Copy everything from "A thoracoscope (or" down to "thoracoscopic surgical ablation." in the surgical ablation text below, word for word.

▸ Text excerpt
---*---

A thoracoscope (or mini camera) is placed in one of the ports so that the surgeon can see the patient’s internal organs and the location of surgical ablation devices and tools. This allows the surgeon to see the heart and where ablation lines are placed even though the chest remains closed. Because a thoracoscope is integral to closed-chest surgical ablation procedures, these are sometimes called video-assisted surgical ablation or thoracoscopic surgical ablation.
A surgical ablation energy source, such as radiofrequency or cryothermy, is used to scar the heart tissue. In this way, the surgeon can create a conduction block that isolates the pulmonary veins and stops the chaotic electrical signals from disrupting the heart. Minimally invasive surgical ablation is different from catheter ablation as it is performed on the outside of the heart, known as epicardial ablation. For catheter ablation, the electrophysiologist scars tissue inside the heart, known as endocardial ablation.
Some surgeons only perform pulmonary vein isolation in doing thoracoscopic surgical ablation procedures. At a minimum, this involves ablating the pulmonary veins and may include additional ablation along the roof of the left atrium or in other areas in the left atrium. Some surgeons call this type of ablation a “modified Maze.” However, this is an incorrect use of the term as ablation is only performed in the left atrium.
Since the ablation is on the surface of the heart, there is less risk that pulmonary vein stenosis will occur, as can happen in catheter ablation. Pulmonary vein isolation may be sufficient to stop atrial fibrillation in patients with paroxysmal afib.
Patients with persistent and longstanding persistent afib likely need more extensive ablation. These more severe forms of afib are characterized by changes in the atrial tissue and muscle (called substrate modification).

---*---

▸ Dataset extract
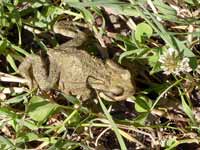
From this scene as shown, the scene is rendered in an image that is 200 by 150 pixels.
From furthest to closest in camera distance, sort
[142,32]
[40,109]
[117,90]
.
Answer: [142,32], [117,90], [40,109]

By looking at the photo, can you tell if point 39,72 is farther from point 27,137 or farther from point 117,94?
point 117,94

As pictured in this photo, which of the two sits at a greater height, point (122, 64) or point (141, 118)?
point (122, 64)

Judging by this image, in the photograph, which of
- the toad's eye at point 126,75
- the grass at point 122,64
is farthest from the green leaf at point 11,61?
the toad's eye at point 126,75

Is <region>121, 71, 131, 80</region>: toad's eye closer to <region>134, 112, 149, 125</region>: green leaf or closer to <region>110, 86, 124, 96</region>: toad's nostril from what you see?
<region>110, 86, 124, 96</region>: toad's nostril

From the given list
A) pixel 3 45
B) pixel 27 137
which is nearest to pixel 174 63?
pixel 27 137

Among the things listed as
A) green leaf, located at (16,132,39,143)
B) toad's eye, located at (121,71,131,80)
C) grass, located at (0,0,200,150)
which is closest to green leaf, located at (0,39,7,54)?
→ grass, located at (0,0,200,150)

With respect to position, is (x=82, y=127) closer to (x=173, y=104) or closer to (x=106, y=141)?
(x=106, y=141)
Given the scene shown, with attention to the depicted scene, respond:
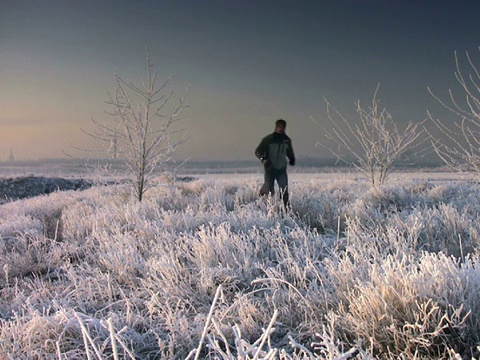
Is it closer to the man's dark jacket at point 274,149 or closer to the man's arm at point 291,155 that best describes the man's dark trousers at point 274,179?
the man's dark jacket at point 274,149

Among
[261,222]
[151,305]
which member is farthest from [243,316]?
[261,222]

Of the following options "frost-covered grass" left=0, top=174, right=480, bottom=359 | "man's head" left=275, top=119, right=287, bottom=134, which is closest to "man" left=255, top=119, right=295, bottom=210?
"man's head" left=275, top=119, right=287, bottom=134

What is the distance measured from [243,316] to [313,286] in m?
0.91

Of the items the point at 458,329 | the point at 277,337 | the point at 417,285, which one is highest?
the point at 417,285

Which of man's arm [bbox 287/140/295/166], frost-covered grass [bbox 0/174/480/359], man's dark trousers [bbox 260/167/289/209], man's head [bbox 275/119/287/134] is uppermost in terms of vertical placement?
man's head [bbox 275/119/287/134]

---*---

▸ Output
A thoracoscope (or mini camera) is placed in one of the ports so that the surgeon can see the patient’s internal organs and the location of surgical ablation devices and tools. This allows the surgeon to see the heart and where ablation lines are placed even though the chest remains closed. Because a thoracoscope is integral to closed-chest surgical ablation procedures, these are sometimes called video-assisted surgical ablation or thoracoscopic surgical ablation.